Primary care doctors are being urged to test patients they might not think have HIV.

"In the first two decades of treating HIV, we focused on high-risk groups," Sizemore said. "Now we're focusing on everybody."

Once the infection is detected, the next challenge is getting those who are HIV-positive to a treatment center. They may have no health insurance or transportation, or may believe they can't afford the treatment. Increasingly, doctors treating HIV patients are turning to case managers to help with those issues.

Tennessee has created Centers of Excellence in treating AIDS to guarantee that patients will get the best care. Chattanooga CARES has had that designation for some time, but Anderson's practice just received it recently. He has used the funding to hire a case manager, Tania Mull, for the approximately 400 local AIDS patients he and his two partners see on a regular basis.

Her job is to solve problems, most of them financial.

"I'm looking for assistance programs for our patients to access all of these health services without worrying about having to pay all of their income on medication," she said.

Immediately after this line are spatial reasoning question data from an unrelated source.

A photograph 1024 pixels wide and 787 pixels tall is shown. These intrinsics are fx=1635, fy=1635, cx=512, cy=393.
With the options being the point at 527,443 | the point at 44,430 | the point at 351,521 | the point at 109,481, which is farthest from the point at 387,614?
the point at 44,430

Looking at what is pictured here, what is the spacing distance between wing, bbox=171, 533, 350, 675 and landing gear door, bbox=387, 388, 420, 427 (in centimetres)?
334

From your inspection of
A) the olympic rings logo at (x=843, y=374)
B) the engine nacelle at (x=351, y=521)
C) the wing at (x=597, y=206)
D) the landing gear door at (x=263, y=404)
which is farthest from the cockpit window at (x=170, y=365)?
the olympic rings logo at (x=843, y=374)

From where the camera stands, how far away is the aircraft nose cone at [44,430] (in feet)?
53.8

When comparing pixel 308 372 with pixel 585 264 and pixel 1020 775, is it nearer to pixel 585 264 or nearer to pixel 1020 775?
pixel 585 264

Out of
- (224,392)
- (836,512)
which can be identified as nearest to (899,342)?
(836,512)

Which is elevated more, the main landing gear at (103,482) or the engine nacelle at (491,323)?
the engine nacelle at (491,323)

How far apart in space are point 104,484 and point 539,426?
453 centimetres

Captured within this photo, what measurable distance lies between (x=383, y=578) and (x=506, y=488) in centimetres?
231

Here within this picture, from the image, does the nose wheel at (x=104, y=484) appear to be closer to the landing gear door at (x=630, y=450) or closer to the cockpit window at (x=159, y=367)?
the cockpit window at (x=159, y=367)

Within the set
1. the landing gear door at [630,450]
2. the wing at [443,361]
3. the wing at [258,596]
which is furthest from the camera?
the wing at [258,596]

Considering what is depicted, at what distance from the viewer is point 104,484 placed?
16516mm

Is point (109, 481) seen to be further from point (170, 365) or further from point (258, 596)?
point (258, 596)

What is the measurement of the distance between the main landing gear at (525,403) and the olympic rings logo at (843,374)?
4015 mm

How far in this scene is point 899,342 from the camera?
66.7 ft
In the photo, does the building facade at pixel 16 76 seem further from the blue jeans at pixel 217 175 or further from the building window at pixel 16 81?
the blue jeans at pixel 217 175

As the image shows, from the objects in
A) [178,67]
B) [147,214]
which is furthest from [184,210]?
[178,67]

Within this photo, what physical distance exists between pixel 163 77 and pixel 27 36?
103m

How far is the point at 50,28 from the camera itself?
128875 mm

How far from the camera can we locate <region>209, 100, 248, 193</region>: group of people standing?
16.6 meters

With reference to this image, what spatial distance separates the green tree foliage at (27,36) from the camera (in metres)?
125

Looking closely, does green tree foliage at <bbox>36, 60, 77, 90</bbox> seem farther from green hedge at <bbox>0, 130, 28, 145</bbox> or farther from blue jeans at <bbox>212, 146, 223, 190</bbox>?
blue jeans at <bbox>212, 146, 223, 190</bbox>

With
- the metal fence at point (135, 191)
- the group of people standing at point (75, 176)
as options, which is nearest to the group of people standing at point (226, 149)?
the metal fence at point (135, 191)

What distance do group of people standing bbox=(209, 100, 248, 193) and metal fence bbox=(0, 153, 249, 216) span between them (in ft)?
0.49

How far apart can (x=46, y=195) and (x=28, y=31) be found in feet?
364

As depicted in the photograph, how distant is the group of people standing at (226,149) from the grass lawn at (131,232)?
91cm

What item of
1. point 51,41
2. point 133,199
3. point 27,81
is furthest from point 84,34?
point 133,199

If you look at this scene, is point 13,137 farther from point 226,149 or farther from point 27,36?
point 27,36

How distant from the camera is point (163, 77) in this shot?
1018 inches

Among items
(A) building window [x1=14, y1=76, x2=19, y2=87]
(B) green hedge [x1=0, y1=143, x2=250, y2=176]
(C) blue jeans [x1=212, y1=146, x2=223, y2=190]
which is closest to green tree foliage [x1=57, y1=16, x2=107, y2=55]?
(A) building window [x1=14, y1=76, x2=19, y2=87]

The money is often available, she said, but patients need help to figure out how to find it.

Chattanooga CARES has a nutritionist on staff, mental health counselors, and a peer program where patients whose HIV is under control can share their experiences with others.

"I can't step into their shoes because I'm not living with HIV," Sizemore said. "These folks can step in their shoes, explain, 'Here's how I've done it.'"

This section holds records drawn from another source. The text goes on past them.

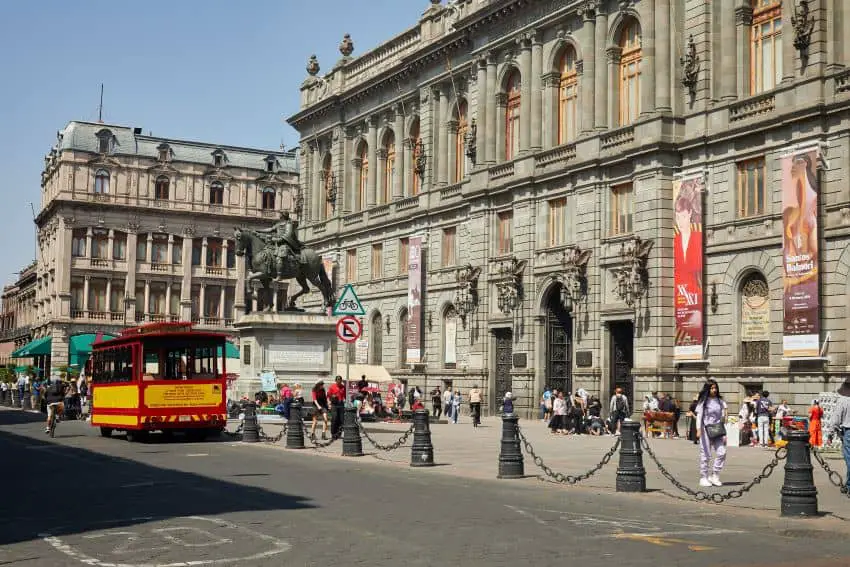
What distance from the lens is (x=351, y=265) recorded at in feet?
244

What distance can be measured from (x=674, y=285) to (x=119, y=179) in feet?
236

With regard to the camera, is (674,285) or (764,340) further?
(674,285)

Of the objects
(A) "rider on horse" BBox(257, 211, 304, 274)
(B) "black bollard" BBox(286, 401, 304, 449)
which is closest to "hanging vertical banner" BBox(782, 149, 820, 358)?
(B) "black bollard" BBox(286, 401, 304, 449)

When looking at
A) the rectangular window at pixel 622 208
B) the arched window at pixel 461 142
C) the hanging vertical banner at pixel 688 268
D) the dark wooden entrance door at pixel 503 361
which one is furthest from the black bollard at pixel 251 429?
the arched window at pixel 461 142

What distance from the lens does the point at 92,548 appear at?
43.4 feet

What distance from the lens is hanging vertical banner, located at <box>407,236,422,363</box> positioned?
63312 mm

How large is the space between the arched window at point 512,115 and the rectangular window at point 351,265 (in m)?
19.6

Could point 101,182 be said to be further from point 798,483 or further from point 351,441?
point 798,483

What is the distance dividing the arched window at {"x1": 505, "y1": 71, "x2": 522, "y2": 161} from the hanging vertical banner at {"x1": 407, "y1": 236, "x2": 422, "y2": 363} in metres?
9.40

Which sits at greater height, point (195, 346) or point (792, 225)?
point (792, 225)

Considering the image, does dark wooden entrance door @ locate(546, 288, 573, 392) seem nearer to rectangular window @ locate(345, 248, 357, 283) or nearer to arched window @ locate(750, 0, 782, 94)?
arched window @ locate(750, 0, 782, 94)

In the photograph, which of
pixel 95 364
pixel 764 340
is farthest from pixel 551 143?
pixel 95 364

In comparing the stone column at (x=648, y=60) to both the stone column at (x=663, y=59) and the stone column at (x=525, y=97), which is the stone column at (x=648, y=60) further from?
the stone column at (x=525, y=97)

No one believes HIV will be eradicated anytime soon. The rate of new infections across the U.S. has remained steady at about 50,000 per year.

"Everybody in this field can express the same frustration," Mull said. "You want to help somebody and they are not following the regimen prescribed for them."

If doctors could directly observe every patient's therapy, "this epidemic would end," Sizemore said.

That is unlikely to happen, but at least now there are successes to balance out the frustrations.

"It's still the greatest thrill to get someone back from the brink," Sizemore said. "You get the huge smile, you know you're making a difference — that keeps me going."